(Items from a dataset)
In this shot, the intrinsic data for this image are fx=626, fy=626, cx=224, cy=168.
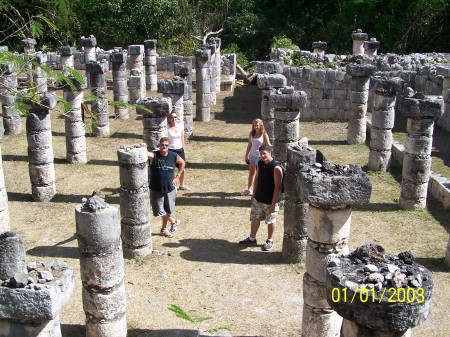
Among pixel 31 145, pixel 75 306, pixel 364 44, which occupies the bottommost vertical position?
pixel 75 306

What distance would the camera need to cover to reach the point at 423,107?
11.9 meters

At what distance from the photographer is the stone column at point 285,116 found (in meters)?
12.1

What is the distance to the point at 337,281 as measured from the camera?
17.0 feet

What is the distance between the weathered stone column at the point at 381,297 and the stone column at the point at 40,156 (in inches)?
356

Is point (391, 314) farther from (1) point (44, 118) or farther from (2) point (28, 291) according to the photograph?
(1) point (44, 118)

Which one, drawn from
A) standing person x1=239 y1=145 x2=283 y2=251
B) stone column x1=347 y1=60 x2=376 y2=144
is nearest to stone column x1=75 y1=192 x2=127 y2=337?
standing person x1=239 y1=145 x2=283 y2=251

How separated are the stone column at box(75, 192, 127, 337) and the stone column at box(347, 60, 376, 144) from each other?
10153 millimetres

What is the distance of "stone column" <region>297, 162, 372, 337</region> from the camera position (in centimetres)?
721

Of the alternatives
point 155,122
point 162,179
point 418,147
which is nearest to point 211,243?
point 162,179

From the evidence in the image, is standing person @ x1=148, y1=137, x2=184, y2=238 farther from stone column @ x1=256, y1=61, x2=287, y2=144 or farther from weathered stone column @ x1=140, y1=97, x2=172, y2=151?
stone column @ x1=256, y1=61, x2=287, y2=144

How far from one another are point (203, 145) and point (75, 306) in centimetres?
908

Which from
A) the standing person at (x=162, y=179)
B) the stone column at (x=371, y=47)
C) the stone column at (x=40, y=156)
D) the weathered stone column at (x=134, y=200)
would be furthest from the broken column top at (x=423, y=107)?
the stone column at (x=371, y=47)

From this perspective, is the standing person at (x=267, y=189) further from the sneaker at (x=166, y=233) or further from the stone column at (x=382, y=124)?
the stone column at (x=382, y=124)

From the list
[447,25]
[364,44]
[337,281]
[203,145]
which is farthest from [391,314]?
[447,25]
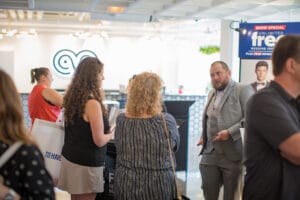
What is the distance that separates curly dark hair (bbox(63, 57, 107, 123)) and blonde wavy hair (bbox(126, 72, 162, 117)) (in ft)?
1.24

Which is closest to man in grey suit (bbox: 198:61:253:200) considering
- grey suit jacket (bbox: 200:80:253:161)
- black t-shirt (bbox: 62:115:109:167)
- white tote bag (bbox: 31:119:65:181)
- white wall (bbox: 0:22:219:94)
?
grey suit jacket (bbox: 200:80:253:161)

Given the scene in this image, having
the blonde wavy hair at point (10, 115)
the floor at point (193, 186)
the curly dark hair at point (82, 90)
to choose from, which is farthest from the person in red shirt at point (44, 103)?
the blonde wavy hair at point (10, 115)

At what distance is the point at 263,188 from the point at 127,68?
12466 mm

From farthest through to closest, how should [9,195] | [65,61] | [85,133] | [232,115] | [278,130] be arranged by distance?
[65,61]
[232,115]
[85,133]
[278,130]
[9,195]

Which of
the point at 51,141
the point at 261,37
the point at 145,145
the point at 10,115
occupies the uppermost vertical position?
the point at 261,37

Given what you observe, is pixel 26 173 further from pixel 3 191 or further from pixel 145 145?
pixel 145 145

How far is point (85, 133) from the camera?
2602 mm

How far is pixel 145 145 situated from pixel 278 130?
37.8 inches

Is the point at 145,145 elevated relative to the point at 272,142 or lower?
lower

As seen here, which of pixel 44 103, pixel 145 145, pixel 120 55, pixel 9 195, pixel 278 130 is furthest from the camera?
pixel 120 55

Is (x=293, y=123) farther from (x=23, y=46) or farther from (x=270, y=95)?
(x=23, y=46)

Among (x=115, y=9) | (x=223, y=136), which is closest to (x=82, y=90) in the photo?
(x=223, y=136)

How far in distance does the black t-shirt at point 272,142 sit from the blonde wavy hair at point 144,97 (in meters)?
0.82

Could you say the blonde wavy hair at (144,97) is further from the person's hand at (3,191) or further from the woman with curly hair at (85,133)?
the person's hand at (3,191)
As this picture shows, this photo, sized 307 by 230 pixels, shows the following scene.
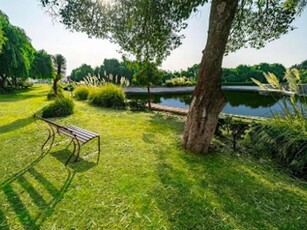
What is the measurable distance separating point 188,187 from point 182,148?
5.36 ft

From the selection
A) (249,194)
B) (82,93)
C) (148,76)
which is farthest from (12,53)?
(249,194)

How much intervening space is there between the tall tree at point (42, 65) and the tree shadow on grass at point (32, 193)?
91.2 feet

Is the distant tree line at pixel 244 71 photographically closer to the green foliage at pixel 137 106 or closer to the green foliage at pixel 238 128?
the green foliage at pixel 137 106

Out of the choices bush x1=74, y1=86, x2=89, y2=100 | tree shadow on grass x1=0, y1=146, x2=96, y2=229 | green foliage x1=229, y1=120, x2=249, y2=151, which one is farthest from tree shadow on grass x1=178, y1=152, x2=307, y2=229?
bush x1=74, y1=86, x2=89, y2=100

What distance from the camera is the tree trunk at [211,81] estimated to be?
13.0 ft

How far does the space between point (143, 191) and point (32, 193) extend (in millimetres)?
1467

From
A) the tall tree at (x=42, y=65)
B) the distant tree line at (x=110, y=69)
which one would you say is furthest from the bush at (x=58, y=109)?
the distant tree line at (x=110, y=69)

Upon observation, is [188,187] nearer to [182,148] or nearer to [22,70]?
[182,148]

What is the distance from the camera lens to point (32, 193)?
2986mm

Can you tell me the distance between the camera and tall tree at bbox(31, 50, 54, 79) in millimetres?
27914

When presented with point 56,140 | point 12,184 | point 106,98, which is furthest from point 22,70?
point 12,184

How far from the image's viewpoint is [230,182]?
11.2 feet

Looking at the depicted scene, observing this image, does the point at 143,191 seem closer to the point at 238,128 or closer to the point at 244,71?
the point at 238,128

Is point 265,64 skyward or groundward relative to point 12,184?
skyward
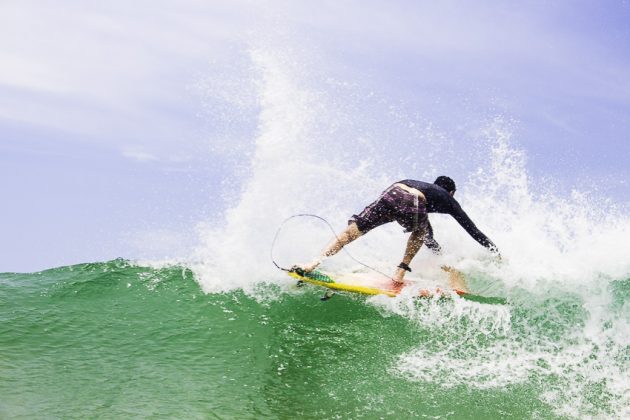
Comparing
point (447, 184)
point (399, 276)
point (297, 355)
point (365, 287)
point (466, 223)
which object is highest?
point (447, 184)

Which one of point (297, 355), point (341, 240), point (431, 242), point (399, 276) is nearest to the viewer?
point (297, 355)

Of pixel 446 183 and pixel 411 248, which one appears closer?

#### Your instructions
Can you give the items, from their very start through the line containing "11.9 meters" inclusive, as a Markdown table with columns No. and Line, one row per line, skipping blank lines and leaving the pictures out?

#### Exercise response
| No. | Line |
|---|---|
| 1 | In this shot, the intrinsic data for this image are fx=626, fy=626, cx=224, cy=168. |
| 2 | Among pixel 31 145, pixel 75 306, pixel 364 44, which occupies the bottommost vertical position? |
| 3 | pixel 75 306 |
| 4 | What distance would the camera need to cover to reach the point at 423,107? |
| 5 | 11.9 meters |